You can eat out in a lot of different ways in China. At the low end of the pricing, there are the innumerable cheap, low-thrills, side street restaurants where you can get fried noodles or dumplings knocked up pretty cheaply, and knowing that it will keep you full until your next meal.

Then there are more expensive Chinese restaurants, often found at malls or business parks, where you can have more specific or well-known dishes cooked up for a little bit more. These are the places where you’re also likely to find regionally specific food, whether it’s sticky pork in Hanghzou or crispy duck in Beijing. Tasty.

If you’re missing home and fancy some typical Western food, you can expect it to be a little more pricey due to the ingredients needed to cook it. There are plenty of options in most cities though, and some cities offer far wider cuisines than simply Western, meaning you can find whatever you fancy with a search on TripAdvisor.

McDonalds (and other fast food joints) have a far better reputation here than they do at home. Whereas in the UK they are seen as cheap and unhealthy, here they are seen as world-class brands, with good quality meals. So you pay roughly the same you would at home for your McNuggets and Big Mac’s.

This is similar with coffee – which is largely a new trend to China’s tea-loving people. Starbucks is seen as a decent brand, again much unlike at home! New coffee shops are popping up everywhere and offer a really cosy experience if you want to sit in and chat with friends or do some work on your laptop.

Grocery Shopping:

If you want to cook for yourself, you can do, although ingredients you’re used to using in Britain might be a little expensive here.

This is because of dietary differences between China and the West. Dairy products are seriously uncommon in China, making milk, and sadly, cheese, quite an expense.

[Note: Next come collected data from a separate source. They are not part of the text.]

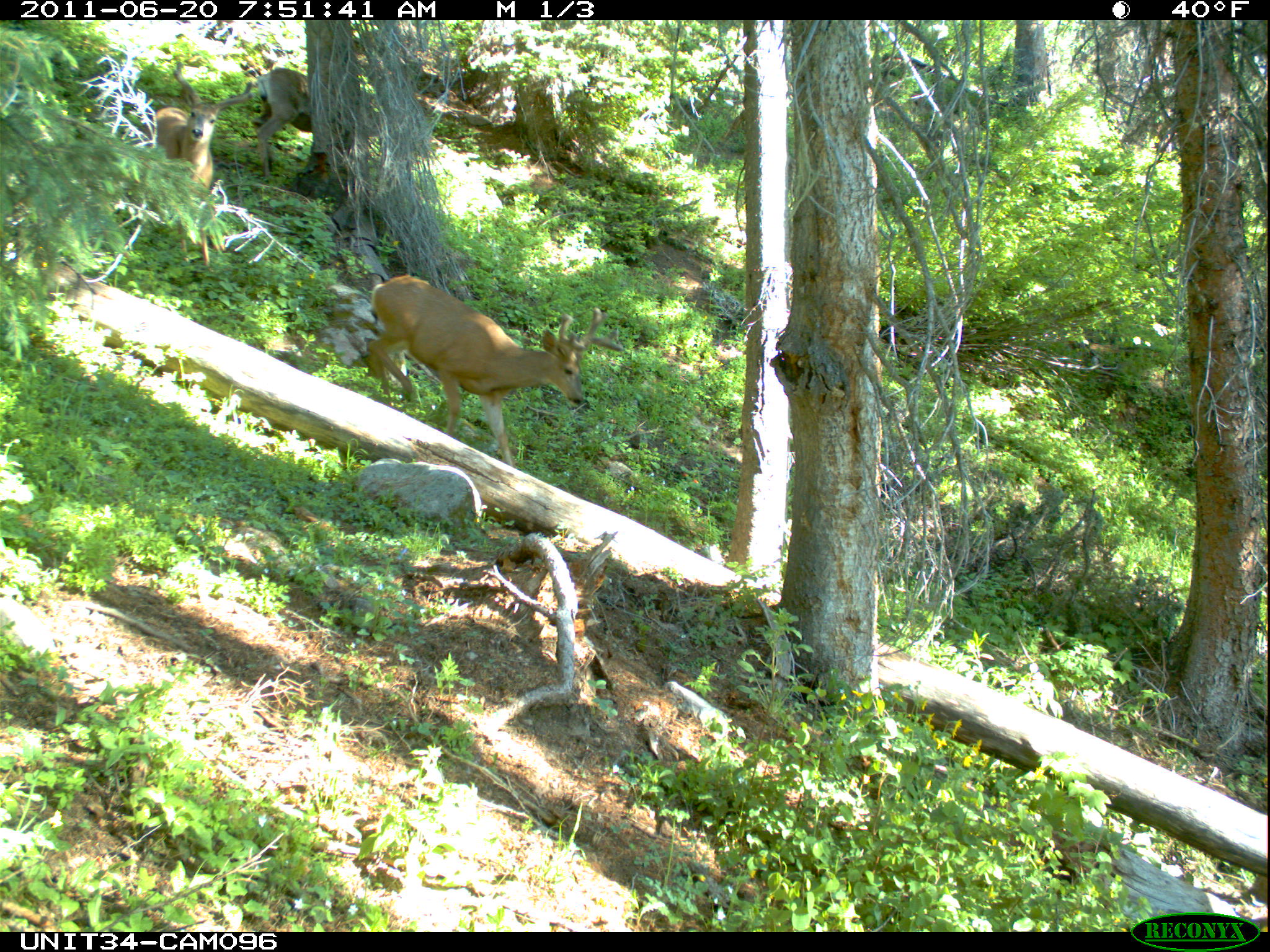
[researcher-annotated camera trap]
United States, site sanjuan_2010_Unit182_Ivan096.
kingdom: Animalia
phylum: Chordata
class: Mammalia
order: Artiodactyla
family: Cervidae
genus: Odocoileus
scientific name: Odocoileus hemionus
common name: mule deer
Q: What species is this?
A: Odocoileus hemionus (mule deer).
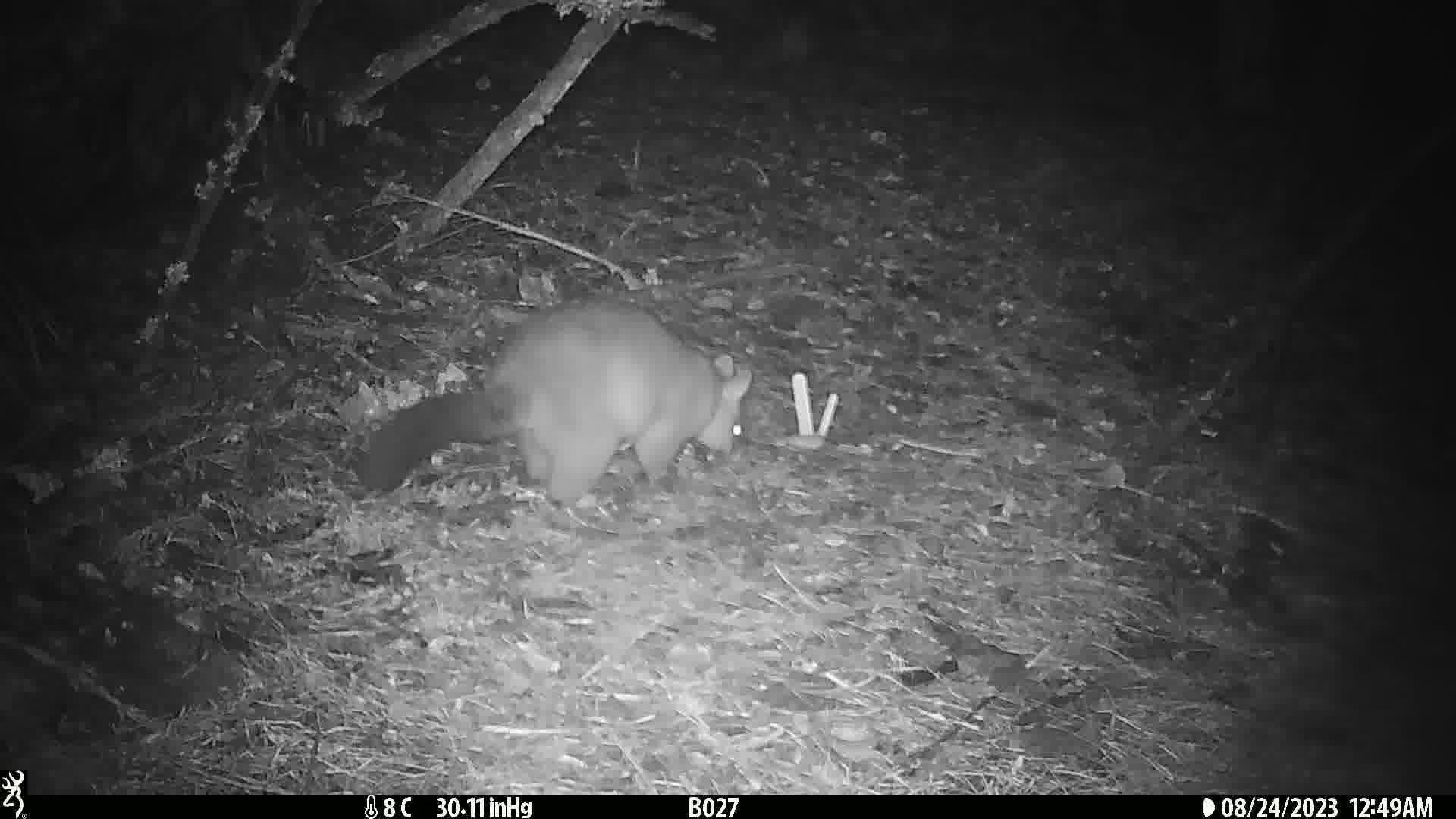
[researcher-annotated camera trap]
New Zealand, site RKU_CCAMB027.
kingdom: Animalia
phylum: Chordata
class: Mammalia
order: Diprotodontia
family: Phalangeridae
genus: Trichosurus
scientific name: Trichosurus vulpecula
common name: common brushtail possum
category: possum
Possum (common brushtail possum) (Trichosurus vulpecula).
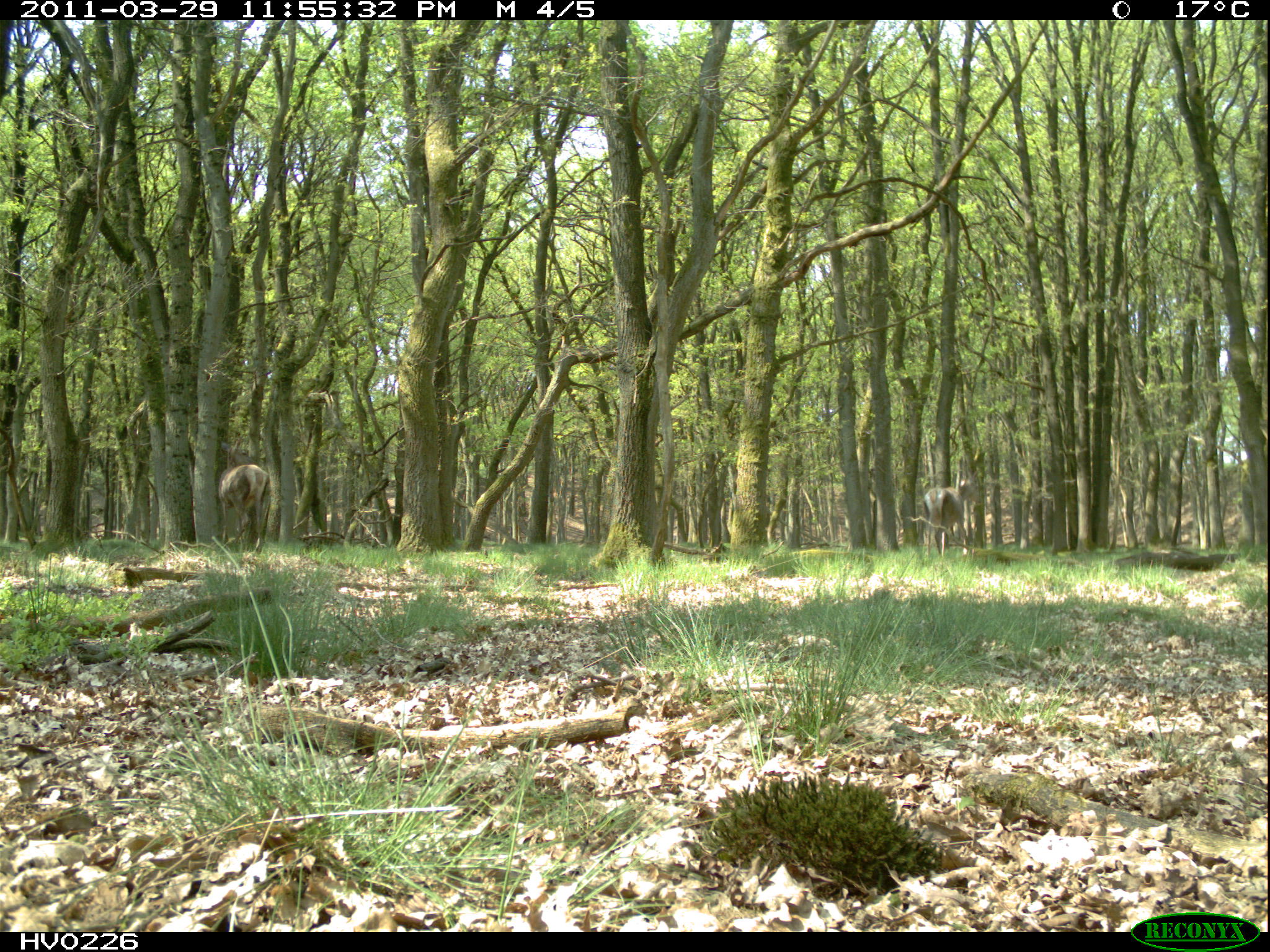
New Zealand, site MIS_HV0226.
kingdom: Animalia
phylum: Chordata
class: Mammalia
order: Artiodactyla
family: Cervidae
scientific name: Cervidae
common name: deer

But if you are a cheese addict, it is available for you to buy! Which is obviously brie-lliant.

Fruit is pretty darn cheap here, with plenty of interesting options aside from apples and bananas. You can eat mango and watermelon here pretty cheap, and if you’re feeling really adventurous, lychee and dragon fruit are popular and inexpensive choices too. Lots of fruit shops too are recently bringing in smoothie makers too and can offer you a juice at a decent price – made on the spot.


As transport prices continue to soar in the UK, prices here in China are subsidised, as they continue to be regarded as an important tool for people to use as China develops. There’s no difference in the prices you pay as a foreigner in comparison to a local, so you’ll be zooming around the city on pennies.

Taxi’s too are pretty good value. Just make sure that your driver has put the meter on at the front of the dashboard to ensure you’re not being scammed and surprised with a hefty fee at the end (though this is unlikely anyway). You’ll know the meter if you can see some little red numbers going up at the front of the car.

The quicker you get familiar with Chinese apps too, the better. Because DiDi taxi’s (that’s China’s version of uber) are even more affordable, and much more convenient, as the DiDi app comes in English and offers you an in-app method of communicating with your driver whilst you wait to be picked up.


Leisure costs all depend on you as a person. Do you want a gym membership? How often do you usually head to the cinema, if at all? Are you fashion crazy, or do you not really care for this?

If you like buying clothes, one thing you’ll want to do once you get here is learn about TaoBao. This is China’s person-to-person e-commerce app, a cross between eBay and Amazon, where you can buy, well, if it’s legal, pretty much anything. But it’s seriously good for fashion, whether it’s high end stuff at a good price, or scarily good (and cheap) fakes, you’ll find that sellers here always have their eyes on the latest trends. Just remember to ask them if they are selling Chinese or Western sizes!

So, now you know the average cost of living in China, why not try and work out how much you’re likely to spend of your salary in a month? We think you’ll be pleasantly surprised!